Confused on definition of projection

[JonnyG]

My textbook says: "if $V = W_1 \oplus W_2$,, then a linear operator $T$ on $V$ is the projection on $W_1$ along $W_2$ if, whenever $x = x_1 + x_2$, with $x_1 \in W_1$ and $x_2 \in W_2$, we have $T(x) = x_1$"

It then goes on to say that "$T$ is a projection if and only $T^2 = T$.
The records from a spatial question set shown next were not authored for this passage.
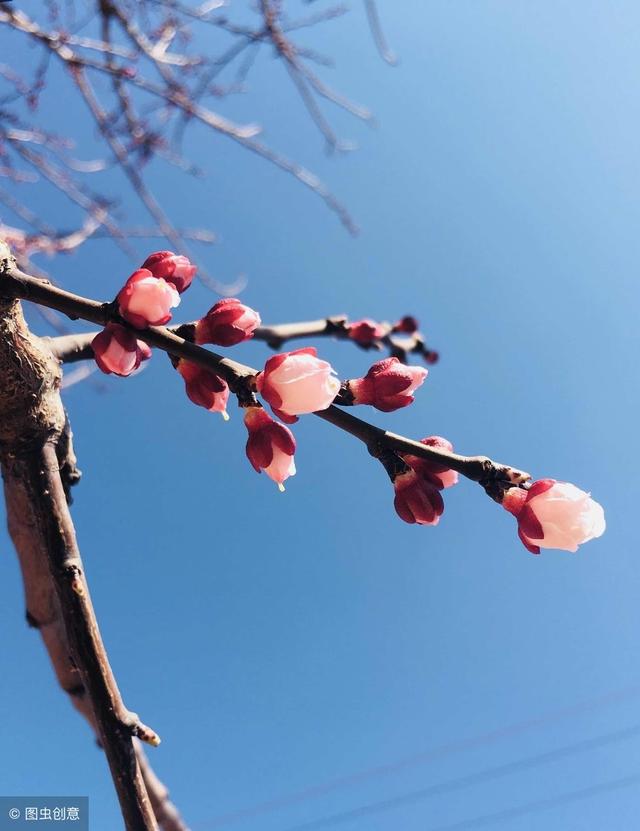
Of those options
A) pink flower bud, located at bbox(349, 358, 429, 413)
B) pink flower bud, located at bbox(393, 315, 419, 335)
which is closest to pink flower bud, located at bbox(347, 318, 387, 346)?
pink flower bud, located at bbox(393, 315, 419, 335)

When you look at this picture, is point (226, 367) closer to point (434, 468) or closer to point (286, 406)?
point (286, 406)

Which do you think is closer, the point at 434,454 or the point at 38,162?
the point at 434,454

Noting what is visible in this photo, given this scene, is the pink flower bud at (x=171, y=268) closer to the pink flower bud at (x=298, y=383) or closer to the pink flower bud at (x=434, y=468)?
the pink flower bud at (x=298, y=383)

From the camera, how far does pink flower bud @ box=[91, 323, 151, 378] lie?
0.99 meters

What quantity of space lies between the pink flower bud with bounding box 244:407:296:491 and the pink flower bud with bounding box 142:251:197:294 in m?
0.26

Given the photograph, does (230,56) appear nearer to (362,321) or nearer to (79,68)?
(79,68)

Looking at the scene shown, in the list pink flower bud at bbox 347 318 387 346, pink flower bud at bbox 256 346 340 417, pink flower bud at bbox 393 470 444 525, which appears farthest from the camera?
pink flower bud at bbox 347 318 387 346

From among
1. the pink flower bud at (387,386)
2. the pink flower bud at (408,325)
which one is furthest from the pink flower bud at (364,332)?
the pink flower bud at (387,386)

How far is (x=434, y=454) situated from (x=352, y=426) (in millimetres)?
142

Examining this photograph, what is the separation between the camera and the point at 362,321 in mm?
2324

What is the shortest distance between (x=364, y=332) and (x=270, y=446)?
1.30m

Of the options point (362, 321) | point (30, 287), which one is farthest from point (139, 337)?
point (362, 321)

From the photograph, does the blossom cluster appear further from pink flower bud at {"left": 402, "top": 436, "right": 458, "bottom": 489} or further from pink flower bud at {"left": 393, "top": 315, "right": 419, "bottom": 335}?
pink flower bud at {"left": 393, "top": 315, "right": 419, "bottom": 335}

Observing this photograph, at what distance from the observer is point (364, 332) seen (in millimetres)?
2307
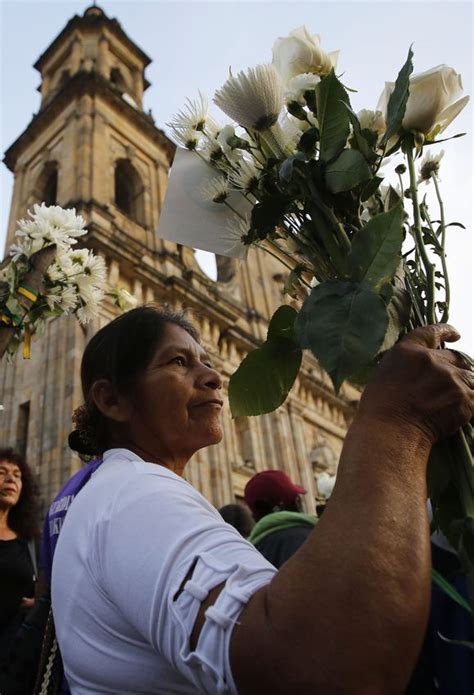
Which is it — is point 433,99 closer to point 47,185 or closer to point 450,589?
point 450,589

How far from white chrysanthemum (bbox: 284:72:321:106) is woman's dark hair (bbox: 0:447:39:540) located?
360 cm

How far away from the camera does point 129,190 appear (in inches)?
645

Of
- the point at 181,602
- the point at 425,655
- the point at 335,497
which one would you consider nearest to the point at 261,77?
the point at 335,497

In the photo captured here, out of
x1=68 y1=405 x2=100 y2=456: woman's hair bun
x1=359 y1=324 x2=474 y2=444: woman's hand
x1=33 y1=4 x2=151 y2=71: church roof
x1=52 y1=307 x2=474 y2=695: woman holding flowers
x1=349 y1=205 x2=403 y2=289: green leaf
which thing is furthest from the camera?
x1=33 y1=4 x2=151 y2=71: church roof

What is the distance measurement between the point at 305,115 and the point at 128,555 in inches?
40.3

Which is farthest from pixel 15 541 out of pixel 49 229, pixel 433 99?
pixel 433 99

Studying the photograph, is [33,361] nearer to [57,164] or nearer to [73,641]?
[57,164]

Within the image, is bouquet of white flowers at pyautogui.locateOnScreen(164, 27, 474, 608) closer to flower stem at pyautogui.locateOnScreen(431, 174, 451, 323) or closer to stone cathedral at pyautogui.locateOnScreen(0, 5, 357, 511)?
flower stem at pyautogui.locateOnScreen(431, 174, 451, 323)

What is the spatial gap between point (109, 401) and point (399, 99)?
3.41 feet

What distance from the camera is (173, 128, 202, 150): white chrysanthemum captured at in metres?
1.51

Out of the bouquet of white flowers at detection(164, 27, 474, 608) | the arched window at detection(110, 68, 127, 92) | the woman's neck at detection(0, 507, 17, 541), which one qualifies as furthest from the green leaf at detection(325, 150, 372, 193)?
the arched window at detection(110, 68, 127, 92)

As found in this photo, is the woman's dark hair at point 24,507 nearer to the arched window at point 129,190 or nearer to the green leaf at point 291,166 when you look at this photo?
the green leaf at point 291,166

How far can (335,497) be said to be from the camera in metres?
0.87

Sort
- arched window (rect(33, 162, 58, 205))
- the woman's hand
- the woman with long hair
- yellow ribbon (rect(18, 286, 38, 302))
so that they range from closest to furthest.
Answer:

But what if $T = I$ (the identity operator)? Then suppose $V$ is finite dimensional and $W$ is a subspace of $V$. Then $V = W \oplus W^{\perp}$ so that any $x \in V$ has the form $x = x_1 + x_2$. So by the first definition, $I$ is not a projection because $I(x) = x = x_1 + x_2 \neq x_1$. But by the second definition, $I$ is a projection, because $I^2 = I$.

What's going on here?

 

[Simon Bridge]

Are you sure the second statement is a definition ... could it be a consequence of applying the definition in a particular situation.

 

[JonnyG]

The exact wording in the book is "In fact, it can be shown (see Exercise 17 of Section 2.3) that $T$ is a projection if and only $T^2 = T$. The article on Wikipedia also gives this definition.

 

[mathwonk]

Id is a trivial projection, based on the trivial decomposition of V into the sum of V and the zero subspace. note: Vperp = {0}. I.e. x1+x2 = x1 precisely when x2 =0.